1. (easy) Run contact map prediction like in Chapter 10. That is, extract the attention maps when running facebook/esm2_t30_150M_UR50D for ~20 genes, predict their contact maps with those, store and average the prediction weights and use those to predict contact maps for further proteins in the imagen validation set. Then when sampling from your imagen model, give the attention-based prediction the argument init_image, along with the embeddings.
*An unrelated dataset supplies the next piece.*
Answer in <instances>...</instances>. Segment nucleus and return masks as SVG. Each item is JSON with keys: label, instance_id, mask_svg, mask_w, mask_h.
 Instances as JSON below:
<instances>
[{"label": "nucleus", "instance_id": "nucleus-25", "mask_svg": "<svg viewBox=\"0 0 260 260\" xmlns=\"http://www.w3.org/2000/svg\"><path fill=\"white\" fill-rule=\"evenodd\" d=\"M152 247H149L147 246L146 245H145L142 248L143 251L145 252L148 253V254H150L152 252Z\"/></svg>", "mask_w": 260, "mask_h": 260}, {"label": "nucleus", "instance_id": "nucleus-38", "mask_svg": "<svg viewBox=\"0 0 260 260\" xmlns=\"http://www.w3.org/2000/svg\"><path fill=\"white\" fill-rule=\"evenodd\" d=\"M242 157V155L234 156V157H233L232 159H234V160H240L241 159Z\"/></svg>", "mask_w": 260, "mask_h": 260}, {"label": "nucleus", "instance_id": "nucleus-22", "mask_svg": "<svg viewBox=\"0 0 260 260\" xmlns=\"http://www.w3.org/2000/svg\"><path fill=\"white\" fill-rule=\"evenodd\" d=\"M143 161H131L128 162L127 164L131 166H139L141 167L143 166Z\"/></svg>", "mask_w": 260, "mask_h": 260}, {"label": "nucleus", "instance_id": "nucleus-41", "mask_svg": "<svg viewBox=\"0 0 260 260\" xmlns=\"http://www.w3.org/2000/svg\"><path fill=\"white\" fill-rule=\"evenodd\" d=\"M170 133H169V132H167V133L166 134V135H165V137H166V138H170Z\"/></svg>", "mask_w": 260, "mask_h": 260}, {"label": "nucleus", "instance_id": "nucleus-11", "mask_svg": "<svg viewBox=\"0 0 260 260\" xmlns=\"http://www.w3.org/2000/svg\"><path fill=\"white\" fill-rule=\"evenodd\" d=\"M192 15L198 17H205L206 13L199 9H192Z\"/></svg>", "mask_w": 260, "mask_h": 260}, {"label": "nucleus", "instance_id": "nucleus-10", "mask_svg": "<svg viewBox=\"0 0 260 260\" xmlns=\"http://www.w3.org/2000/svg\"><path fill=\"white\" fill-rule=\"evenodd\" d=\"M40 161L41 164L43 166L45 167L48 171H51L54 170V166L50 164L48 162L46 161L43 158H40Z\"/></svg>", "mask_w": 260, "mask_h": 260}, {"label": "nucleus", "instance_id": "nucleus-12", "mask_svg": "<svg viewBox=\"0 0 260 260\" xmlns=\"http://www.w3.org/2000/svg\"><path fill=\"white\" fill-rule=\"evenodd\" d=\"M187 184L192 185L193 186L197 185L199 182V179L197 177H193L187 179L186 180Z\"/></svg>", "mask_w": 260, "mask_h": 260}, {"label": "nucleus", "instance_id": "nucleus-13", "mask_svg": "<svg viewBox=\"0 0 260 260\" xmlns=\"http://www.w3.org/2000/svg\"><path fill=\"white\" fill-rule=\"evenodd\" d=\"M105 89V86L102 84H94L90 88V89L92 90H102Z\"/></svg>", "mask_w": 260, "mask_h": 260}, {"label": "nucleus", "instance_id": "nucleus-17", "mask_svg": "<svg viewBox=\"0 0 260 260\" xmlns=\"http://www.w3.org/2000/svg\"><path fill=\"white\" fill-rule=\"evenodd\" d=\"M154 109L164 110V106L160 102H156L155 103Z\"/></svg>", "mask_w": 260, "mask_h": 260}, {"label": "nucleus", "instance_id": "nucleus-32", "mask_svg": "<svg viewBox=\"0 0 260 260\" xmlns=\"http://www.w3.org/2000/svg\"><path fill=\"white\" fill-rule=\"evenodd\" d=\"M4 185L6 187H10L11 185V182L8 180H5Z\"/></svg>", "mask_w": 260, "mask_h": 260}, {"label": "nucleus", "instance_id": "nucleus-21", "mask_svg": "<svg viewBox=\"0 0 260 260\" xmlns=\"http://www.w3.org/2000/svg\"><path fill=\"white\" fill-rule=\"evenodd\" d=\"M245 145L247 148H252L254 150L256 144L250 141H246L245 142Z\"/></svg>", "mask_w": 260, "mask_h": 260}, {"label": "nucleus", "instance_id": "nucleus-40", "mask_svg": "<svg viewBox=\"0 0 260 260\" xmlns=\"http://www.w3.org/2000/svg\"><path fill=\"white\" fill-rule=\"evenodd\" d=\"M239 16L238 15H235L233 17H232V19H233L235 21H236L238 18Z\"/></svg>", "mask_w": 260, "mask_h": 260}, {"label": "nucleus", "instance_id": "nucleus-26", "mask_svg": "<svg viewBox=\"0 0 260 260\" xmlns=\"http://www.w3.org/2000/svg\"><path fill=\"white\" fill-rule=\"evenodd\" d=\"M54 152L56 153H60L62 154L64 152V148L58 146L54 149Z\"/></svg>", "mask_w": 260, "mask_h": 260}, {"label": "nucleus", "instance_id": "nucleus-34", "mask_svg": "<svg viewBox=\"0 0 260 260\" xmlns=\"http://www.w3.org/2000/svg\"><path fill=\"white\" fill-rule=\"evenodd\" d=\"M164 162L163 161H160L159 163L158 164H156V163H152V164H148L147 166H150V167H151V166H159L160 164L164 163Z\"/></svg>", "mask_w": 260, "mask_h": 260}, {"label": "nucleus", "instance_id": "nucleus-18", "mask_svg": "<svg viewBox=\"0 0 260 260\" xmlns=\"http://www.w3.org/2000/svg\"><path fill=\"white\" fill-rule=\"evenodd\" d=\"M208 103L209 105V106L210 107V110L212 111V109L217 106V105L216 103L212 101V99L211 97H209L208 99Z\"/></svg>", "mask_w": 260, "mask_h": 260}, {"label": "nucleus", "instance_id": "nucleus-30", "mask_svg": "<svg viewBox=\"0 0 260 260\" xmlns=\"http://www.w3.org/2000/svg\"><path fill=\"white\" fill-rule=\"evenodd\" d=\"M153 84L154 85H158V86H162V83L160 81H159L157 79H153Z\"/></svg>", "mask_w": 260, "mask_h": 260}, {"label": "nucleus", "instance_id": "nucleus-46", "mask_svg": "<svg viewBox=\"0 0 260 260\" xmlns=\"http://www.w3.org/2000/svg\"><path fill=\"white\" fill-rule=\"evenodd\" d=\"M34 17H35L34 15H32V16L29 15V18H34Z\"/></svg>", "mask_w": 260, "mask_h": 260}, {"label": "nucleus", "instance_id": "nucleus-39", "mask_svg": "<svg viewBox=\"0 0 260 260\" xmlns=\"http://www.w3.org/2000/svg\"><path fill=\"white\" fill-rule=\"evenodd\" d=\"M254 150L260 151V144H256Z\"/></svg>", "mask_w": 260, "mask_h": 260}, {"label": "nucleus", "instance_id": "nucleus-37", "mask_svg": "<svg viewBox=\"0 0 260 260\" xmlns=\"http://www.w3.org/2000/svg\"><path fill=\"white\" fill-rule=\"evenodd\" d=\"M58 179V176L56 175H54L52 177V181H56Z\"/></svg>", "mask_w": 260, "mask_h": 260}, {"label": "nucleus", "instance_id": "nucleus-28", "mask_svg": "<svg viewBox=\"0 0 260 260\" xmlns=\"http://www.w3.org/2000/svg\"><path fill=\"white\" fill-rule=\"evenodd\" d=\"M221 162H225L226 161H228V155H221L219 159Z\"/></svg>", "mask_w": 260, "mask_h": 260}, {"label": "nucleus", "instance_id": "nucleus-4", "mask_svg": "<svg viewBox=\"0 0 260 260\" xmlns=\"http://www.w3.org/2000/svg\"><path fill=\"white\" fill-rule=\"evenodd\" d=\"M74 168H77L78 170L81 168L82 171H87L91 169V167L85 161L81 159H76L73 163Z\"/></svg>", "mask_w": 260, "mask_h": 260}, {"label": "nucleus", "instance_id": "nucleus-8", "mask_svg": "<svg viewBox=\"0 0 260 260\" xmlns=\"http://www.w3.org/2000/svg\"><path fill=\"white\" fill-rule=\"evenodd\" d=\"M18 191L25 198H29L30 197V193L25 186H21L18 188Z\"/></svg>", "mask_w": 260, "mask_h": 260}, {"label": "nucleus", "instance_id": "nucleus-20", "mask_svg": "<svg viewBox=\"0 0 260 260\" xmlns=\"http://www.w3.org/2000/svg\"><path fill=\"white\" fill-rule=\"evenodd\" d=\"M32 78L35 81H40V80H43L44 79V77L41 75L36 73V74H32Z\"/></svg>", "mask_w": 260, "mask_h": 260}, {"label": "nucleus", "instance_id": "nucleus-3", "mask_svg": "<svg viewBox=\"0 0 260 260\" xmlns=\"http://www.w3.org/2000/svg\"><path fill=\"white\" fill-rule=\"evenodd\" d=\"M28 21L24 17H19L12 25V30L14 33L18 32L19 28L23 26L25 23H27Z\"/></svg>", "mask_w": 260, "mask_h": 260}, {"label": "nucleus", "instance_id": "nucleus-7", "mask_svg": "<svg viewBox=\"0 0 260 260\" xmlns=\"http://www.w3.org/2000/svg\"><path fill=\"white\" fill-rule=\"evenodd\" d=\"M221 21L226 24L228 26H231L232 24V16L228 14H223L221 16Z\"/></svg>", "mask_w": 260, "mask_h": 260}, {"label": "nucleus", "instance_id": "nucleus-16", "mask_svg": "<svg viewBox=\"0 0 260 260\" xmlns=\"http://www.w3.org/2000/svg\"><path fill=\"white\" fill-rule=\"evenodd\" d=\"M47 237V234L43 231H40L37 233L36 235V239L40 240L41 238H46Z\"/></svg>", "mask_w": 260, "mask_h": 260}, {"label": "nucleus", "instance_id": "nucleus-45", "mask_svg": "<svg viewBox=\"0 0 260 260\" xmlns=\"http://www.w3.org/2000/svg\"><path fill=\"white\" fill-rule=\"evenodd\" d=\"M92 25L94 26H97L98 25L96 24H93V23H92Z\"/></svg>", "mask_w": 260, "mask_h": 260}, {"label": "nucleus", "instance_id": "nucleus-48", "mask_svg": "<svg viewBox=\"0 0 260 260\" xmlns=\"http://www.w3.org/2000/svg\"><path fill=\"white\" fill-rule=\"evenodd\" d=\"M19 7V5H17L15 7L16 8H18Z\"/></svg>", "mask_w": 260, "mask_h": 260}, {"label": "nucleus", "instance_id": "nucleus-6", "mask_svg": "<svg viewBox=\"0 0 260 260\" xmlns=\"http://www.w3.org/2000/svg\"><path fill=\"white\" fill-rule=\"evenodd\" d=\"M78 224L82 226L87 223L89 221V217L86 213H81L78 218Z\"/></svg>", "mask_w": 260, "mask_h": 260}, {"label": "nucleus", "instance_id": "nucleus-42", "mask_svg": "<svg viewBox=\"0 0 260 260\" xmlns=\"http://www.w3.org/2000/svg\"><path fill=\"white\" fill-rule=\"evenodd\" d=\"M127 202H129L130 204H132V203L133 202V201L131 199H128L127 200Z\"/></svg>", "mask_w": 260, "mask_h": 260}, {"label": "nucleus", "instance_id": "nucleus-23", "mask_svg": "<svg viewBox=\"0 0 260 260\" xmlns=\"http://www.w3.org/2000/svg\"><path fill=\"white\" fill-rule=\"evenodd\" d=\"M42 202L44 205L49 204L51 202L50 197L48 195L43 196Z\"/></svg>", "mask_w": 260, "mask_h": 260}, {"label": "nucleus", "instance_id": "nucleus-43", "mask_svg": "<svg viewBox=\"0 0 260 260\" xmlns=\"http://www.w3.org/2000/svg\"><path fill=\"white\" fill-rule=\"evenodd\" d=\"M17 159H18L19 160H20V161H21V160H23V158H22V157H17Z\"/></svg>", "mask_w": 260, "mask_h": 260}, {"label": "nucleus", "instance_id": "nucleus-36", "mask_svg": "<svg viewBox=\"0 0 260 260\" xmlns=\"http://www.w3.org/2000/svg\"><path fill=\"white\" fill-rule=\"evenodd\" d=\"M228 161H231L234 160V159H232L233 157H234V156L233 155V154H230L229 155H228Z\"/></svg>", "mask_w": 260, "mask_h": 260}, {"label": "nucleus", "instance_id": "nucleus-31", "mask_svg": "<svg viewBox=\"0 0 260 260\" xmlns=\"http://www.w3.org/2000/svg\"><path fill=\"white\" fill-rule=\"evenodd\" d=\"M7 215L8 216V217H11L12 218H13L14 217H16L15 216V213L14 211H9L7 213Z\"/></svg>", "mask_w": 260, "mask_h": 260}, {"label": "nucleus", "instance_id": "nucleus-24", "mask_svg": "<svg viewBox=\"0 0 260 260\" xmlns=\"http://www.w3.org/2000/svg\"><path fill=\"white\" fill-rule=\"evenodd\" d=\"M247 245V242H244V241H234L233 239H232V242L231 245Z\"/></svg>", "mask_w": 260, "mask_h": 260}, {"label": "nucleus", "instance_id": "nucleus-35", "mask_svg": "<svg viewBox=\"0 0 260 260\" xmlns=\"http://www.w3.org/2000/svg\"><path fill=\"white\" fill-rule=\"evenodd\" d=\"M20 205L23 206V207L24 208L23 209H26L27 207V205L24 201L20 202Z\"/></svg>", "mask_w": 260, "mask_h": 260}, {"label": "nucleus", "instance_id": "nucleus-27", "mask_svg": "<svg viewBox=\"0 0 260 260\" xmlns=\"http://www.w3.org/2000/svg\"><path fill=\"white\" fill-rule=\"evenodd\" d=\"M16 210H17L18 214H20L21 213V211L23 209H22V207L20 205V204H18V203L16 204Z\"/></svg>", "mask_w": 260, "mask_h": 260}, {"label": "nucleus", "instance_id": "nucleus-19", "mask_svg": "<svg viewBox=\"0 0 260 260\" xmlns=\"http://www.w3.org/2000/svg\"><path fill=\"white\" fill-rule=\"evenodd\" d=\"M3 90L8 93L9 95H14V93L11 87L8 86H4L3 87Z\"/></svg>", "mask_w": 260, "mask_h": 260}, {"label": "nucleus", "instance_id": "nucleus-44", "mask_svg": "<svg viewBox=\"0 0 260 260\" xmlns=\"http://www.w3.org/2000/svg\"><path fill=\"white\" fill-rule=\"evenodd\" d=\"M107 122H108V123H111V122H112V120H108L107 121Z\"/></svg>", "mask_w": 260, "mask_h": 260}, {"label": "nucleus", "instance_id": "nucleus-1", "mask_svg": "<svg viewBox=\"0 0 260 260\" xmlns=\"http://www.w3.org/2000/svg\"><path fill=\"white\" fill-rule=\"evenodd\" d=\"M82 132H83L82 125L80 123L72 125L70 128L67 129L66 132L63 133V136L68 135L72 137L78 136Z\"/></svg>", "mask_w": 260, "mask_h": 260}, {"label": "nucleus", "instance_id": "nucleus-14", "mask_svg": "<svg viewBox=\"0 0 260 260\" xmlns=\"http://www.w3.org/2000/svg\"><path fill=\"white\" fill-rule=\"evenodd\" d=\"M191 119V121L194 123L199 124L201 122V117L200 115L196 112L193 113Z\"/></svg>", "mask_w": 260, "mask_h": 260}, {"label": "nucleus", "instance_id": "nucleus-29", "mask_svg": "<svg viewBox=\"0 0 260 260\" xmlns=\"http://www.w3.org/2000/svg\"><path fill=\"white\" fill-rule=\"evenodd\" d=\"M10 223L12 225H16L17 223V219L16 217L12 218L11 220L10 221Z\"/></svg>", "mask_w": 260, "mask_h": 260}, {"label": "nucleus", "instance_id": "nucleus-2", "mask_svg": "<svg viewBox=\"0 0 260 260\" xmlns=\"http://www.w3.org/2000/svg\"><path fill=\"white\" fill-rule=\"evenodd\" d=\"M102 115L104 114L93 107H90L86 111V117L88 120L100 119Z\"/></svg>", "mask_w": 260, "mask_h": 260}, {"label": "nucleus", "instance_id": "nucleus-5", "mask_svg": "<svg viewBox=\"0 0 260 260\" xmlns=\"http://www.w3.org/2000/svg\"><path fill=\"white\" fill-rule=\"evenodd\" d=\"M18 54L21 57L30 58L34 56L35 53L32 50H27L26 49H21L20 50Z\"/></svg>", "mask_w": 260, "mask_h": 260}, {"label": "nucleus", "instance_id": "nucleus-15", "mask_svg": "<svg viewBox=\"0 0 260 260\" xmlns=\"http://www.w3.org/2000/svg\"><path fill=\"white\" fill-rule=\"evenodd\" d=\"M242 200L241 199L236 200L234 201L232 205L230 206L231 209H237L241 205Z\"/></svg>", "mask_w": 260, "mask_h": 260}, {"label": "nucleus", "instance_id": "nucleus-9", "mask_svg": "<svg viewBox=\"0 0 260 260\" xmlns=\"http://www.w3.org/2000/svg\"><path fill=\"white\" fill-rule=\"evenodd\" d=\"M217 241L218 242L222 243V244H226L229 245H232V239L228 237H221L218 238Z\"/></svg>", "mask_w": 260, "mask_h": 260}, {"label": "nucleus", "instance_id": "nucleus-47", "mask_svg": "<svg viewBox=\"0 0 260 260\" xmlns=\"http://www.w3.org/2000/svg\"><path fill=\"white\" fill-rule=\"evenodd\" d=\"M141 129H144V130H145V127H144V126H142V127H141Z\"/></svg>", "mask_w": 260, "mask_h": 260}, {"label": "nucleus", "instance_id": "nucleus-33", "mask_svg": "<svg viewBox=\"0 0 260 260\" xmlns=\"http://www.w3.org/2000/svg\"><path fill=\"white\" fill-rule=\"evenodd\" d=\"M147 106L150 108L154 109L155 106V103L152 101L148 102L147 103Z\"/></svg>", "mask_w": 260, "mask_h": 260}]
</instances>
This will start the denoising from the attention-based prediction, you can experiment with skip_steps = xxx because as the model now starts from a prediction, not pure noise, you might want to a portion of the 1000 steps for optimal results
2. (medium) Run contact map prediction like in Chapter 10. That is, extract the attention maps when running facebook/esm2_t30_150M_UR50D for ~20 genes, predict their contact maps with those, store and average the prediction weights and use those to predict contact maps for further proteins in the imagen training set. Then when training your imagen model, give the attention-based prediction the argument cond_images, along with the text embeddings. This will train an imagen model that is conditioned on the faint outlines of the protein structure generated based on the attention maps, which are less likely to be hallucinations.